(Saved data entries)

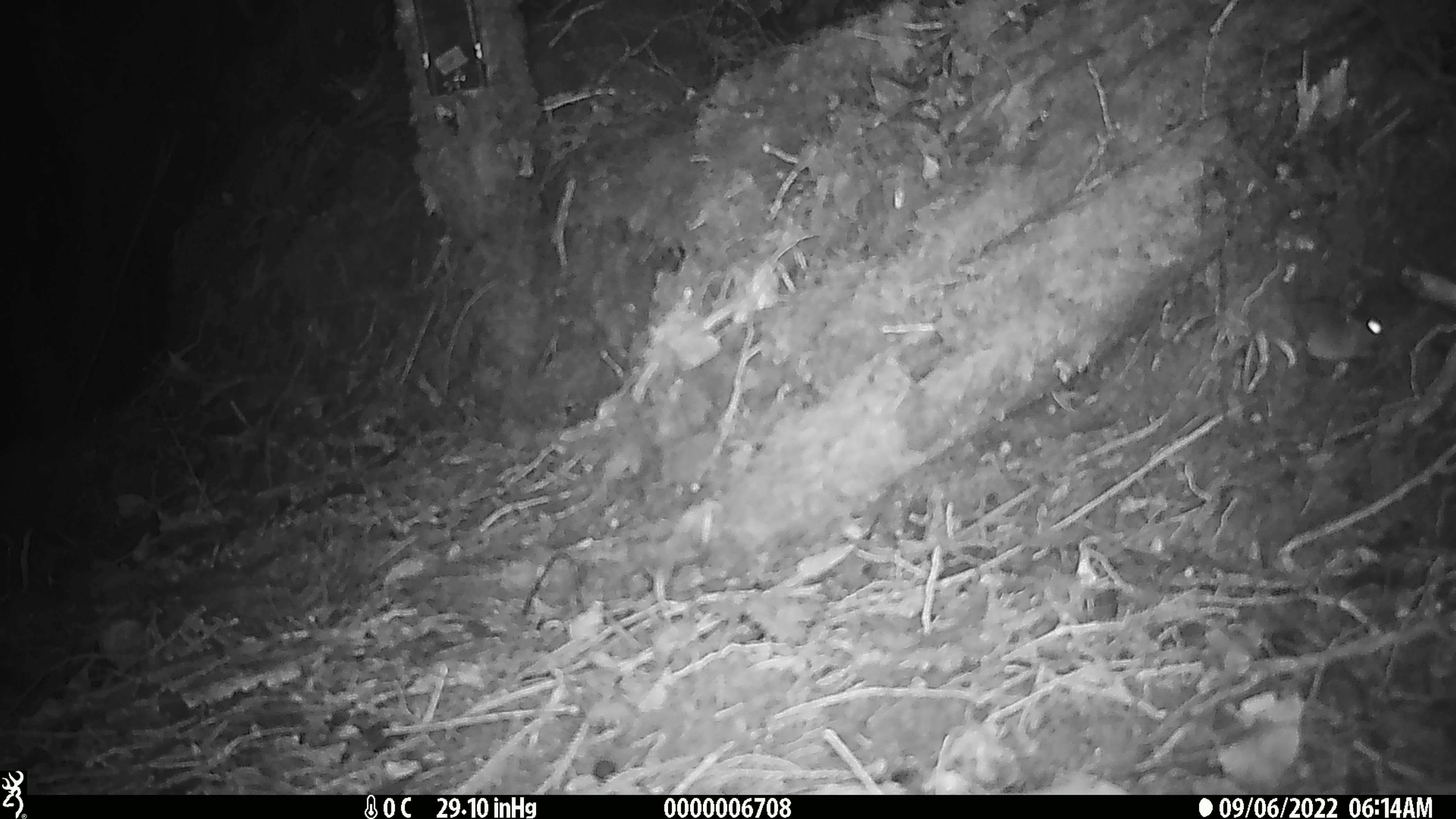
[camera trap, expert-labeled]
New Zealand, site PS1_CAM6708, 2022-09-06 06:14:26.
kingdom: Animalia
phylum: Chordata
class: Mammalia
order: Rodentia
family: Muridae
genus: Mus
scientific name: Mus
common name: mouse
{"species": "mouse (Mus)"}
* * *
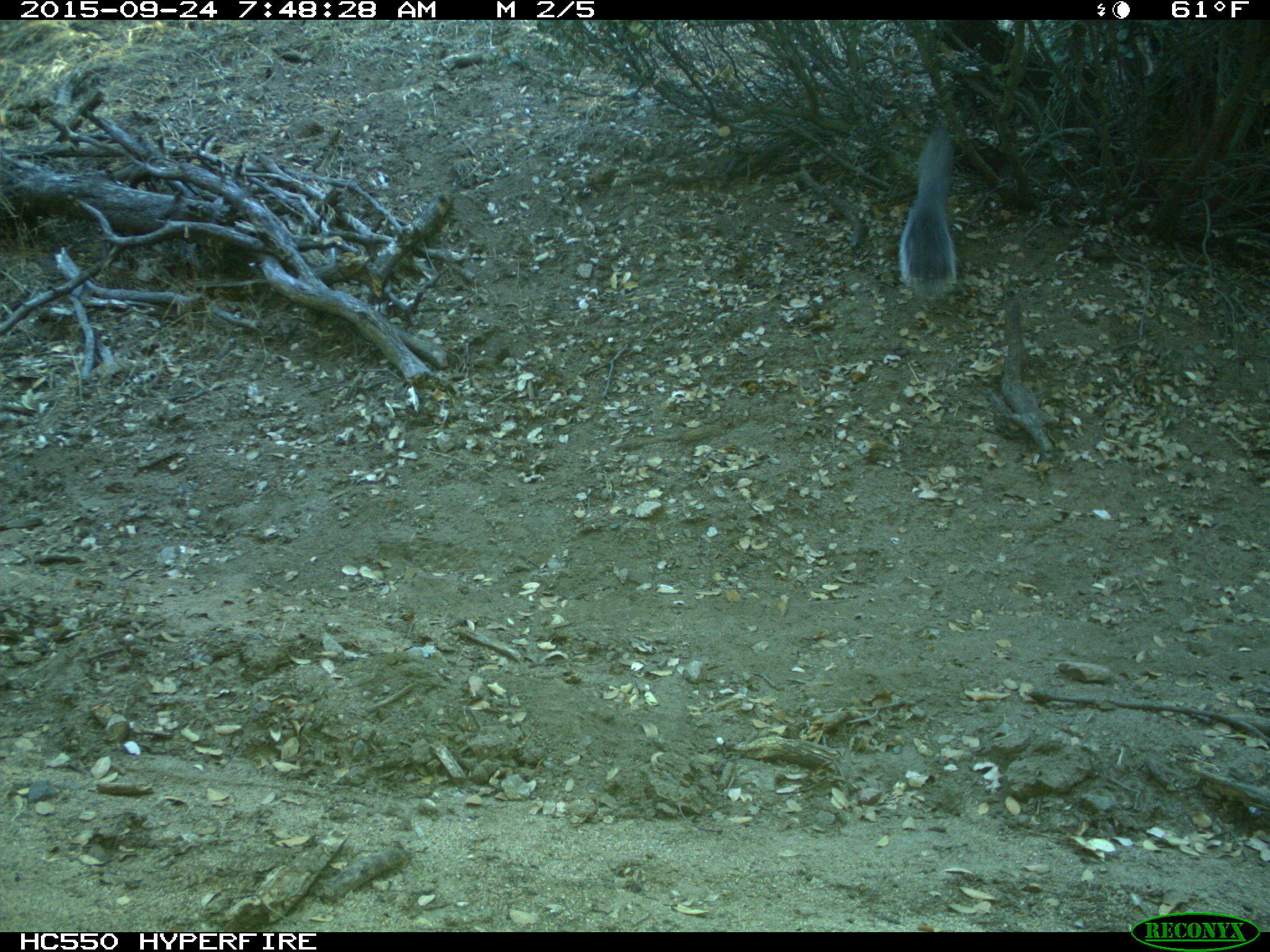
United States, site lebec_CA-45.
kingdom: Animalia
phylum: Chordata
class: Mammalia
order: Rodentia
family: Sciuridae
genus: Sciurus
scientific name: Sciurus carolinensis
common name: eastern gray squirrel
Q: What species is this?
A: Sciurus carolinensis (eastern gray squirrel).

--- Problem description ---
Which lines above run from the one containing "United States, site lebec_CA-45." down to the one containing "A: Sciurus carolinensis"? Repeat exactly those, both ends included, and nothing else.

--- Response to this exercise ---
United States, site lebec_CA-45.
kingdom: Animalia
phylum: Chordata
class: Mammalia
order: Rodentia
family: Sciuridae
genus: Sciurus
scientific name: Sciurus carolinensis
common name: eastern gray squirrel
Q: What species is this?
A: Sciurus carolinensis (eastern gray squirrel).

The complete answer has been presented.